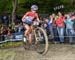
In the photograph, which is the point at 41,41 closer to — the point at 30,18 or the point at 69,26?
the point at 30,18

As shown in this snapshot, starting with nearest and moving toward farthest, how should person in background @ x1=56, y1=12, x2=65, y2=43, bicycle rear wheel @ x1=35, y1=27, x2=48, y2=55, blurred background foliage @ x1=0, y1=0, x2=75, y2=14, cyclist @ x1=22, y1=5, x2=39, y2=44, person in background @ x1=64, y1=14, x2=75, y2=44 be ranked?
bicycle rear wheel @ x1=35, y1=27, x2=48, y2=55 < cyclist @ x1=22, y1=5, x2=39, y2=44 < person in background @ x1=64, y1=14, x2=75, y2=44 < person in background @ x1=56, y1=12, x2=65, y2=43 < blurred background foliage @ x1=0, y1=0, x2=75, y2=14

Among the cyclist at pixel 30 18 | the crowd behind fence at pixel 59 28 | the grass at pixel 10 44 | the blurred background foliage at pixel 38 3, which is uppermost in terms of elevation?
the blurred background foliage at pixel 38 3

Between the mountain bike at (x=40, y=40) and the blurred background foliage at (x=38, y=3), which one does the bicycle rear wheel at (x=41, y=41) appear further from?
the blurred background foliage at (x=38, y=3)

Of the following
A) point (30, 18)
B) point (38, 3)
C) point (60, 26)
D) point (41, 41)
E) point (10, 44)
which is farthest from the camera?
point (38, 3)

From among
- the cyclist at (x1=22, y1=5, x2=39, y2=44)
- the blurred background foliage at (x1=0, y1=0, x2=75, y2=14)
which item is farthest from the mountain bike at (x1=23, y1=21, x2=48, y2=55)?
the blurred background foliage at (x1=0, y1=0, x2=75, y2=14)

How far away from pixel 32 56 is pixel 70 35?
16.6 feet

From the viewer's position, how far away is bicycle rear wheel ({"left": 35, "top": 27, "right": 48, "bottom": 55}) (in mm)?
10346

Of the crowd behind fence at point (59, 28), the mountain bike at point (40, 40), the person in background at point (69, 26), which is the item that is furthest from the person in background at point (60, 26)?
the mountain bike at point (40, 40)

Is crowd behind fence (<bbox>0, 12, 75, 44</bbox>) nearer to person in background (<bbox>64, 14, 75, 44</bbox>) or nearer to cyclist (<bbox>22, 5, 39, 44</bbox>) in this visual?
person in background (<bbox>64, 14, 75, 44</bbox>)

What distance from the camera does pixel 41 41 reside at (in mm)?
10422

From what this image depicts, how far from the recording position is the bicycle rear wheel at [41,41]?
10.3 m

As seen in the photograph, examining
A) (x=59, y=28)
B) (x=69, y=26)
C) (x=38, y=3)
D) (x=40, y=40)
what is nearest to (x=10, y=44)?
(x=59, y=28)

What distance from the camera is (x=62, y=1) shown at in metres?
25.2

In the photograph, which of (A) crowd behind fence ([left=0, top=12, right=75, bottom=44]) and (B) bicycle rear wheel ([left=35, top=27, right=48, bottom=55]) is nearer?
(B) bicycle rear wheel ([left=35, top=27, right=48, bottom=55])
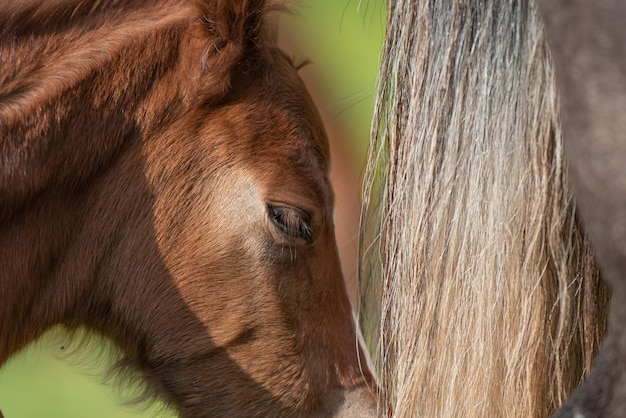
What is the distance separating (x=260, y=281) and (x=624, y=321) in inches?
53.6

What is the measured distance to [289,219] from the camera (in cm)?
225

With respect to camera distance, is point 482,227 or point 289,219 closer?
point 482,227

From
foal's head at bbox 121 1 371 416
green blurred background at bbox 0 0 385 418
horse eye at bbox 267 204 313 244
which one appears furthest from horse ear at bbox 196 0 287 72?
green blurred background at bbox 0 0 385 418

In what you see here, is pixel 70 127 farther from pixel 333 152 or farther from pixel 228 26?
pixel 333 152

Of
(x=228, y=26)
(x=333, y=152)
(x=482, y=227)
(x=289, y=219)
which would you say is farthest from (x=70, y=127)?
(x=333, y=152)

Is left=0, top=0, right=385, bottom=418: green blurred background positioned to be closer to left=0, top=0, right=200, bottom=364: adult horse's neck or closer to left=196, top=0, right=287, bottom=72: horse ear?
left=196, top=0, right=287, bottom=72: horse ear

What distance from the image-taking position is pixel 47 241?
2.14m

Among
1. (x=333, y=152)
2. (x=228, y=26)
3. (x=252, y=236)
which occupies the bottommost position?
(x=333, y=152)

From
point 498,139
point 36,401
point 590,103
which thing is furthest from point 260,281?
point 36,401

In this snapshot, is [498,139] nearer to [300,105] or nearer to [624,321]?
[624,321]

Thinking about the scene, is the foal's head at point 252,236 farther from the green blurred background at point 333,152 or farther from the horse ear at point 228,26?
the green blurred background at point 333,152

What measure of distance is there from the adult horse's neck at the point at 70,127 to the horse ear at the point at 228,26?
0.06 meters

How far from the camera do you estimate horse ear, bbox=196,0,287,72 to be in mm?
2191

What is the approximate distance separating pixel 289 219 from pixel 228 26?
1.85 feet
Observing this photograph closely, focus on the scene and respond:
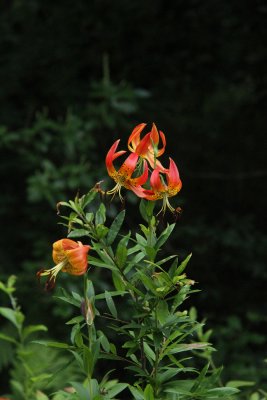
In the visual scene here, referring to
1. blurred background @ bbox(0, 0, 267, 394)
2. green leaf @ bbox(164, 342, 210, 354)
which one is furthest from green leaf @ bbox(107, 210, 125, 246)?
blurred background @ bbox(0, 0, 267, 394)

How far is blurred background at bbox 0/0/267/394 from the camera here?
11.2 ft

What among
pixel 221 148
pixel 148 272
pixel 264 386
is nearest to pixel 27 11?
pixel 221 148

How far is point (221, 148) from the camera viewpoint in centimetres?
373

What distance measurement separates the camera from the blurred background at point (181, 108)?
341 centimetres

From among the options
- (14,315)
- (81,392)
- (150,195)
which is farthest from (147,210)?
(14,315)

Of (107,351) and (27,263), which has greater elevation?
(107,351)

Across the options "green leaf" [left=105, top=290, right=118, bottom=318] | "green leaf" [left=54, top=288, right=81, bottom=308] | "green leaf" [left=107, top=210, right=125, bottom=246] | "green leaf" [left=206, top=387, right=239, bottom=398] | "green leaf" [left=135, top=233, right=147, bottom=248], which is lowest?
"green leaf" [left=206, top=387, right=239, bottom=398]

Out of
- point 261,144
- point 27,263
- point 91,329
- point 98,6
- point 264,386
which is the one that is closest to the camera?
point 91,329

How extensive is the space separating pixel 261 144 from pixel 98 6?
992 mm

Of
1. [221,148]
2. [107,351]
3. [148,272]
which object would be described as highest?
[148,272]

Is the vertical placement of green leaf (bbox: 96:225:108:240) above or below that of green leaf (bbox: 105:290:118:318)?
above

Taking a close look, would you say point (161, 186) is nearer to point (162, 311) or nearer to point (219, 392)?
point (162, 311)

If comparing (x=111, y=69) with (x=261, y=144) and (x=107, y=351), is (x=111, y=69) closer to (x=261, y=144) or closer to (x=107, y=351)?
(x=261, y=144)

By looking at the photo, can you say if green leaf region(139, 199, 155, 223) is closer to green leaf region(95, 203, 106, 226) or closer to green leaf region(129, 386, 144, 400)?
green leaf region(95, 203, 106, 226)
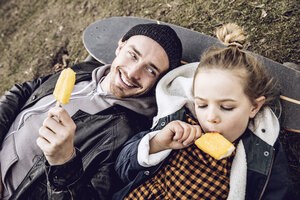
☆ ☆ ☆
Puoi riscrivere come CSV a due colonne, intitolate "testo" e "risposta", i dati che vanno dalla riga contenente "Taking a close" fino alla fine dei dati, estremi inclusi, con una riga per ogni testo accompagnato dalla sua risposta? Racchiudi ciascun campo tra virgolette, trasforma gli a capo in spazi e lascia fuori le immagini.

Soluzione proposta |
testo,risposta
"Taking a close look, would you say point (161, 186) is nearer to point (162, 311) or nearer to point (219, 392)?","point (162, 311)"
"If comparing (x=111, y=69) with (x=261, y=144) and (x=107, y=351), is (x=111, y=69) closer to (x=261, y=144) or closer to (x=107, y=351)?","(x=261, y=144)"
"By looking at the photo, can you say if green leaf region(139, 199, 155, 223) is closer to green leaf region(95, 203, 106, 226) or closer to green leaf region(129, 386, 144, 400)?","green leaf region(95, 203, 106, 226)"